Caching Django websites with Memcached

Admin How To

Setting up Dovecot, the IMAP Server

A mail server is a computer on the network that acts as a virtual post office for emails. In the previous article published in February 2014, the author had explained how to set up an email server on Gentoo Linux using Postfix and Dovecot. This part guides readers on how to configure Dovecot, the IMAP server.

In Gentoo (and probably every other distro), details about Dovecot configuration are available in /etc/dovecot.
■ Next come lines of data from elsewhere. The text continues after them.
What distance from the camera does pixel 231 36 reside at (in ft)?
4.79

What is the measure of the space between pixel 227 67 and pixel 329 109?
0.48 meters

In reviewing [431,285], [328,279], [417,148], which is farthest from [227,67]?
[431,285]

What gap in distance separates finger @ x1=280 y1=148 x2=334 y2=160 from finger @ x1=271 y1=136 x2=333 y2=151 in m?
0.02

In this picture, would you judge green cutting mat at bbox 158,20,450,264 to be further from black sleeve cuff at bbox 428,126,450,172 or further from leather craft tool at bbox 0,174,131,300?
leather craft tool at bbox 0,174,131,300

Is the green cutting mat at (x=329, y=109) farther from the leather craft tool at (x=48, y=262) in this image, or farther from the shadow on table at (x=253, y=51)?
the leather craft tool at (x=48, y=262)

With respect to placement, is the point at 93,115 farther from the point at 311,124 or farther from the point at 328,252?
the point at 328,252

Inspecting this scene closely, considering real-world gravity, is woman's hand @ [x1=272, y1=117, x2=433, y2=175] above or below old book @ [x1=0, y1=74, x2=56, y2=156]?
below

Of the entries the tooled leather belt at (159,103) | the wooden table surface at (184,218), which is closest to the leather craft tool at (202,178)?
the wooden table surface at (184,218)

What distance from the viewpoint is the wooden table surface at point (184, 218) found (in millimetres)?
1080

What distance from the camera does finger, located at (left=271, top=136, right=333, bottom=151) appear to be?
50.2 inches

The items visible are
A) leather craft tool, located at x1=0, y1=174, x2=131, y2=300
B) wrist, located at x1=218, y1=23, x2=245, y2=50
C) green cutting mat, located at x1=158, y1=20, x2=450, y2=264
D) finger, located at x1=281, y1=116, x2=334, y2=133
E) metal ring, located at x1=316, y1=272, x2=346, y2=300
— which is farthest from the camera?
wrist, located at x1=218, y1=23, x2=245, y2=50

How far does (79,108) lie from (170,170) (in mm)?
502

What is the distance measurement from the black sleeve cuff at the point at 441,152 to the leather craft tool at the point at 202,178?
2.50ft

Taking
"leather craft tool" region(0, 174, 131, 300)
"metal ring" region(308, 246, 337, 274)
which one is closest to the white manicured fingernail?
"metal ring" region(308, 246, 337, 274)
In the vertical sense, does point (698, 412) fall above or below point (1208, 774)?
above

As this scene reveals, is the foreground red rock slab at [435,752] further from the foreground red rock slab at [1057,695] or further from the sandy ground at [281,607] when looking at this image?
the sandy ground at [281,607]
The directory contains a few files and a conf.d directory for extra configuration of various aspects of the server. The configuration files are well documented with comments.

The main dovecot.conf file is something like this:

protocols = imap lmtp listen = <ip>, 127.0.0.1 login_greeting = ABC mail service verbose_proctitle = yes shutdown_clients = yes !include conf.d/*.conf

The protocols line specifies the protocols it must serve. It's been set to LMTP and IMAP. LMTP, as described in the first article in this series, is the local mail delivery protocol used by Postfix to transfer mails to Dovecot. You can add one more protocol there—the traditional POP3. But in the age of mobile devices and easily accessible email, I don't think anyone really uses POP3 as it involves downloading everything to a single machine.

You should put your public IP and localhost there. If you want to offer only a Web mail service, you can leave out the public IP. Dovecot must listen on 127.0.0.1 because that's where our Web mail client (Roundcube) will connect. We'll look into the configuration of Roundcube later.

The login greeting is nothing specific, so use anything you like. It is a protocol level greeting message, which is not seen or shown by most (or all) clients that interact with a mail server.

Verbose proctitle: As the documentation in the configuration file says, the verbose_proctitle option shows mailbox information in process names in ps (the process status command), which is automatically available in tools like top/htop. In a virtual mail setup, it will be hard to distinguish the load offender when only the username and IP is shown. I recommend enabling this.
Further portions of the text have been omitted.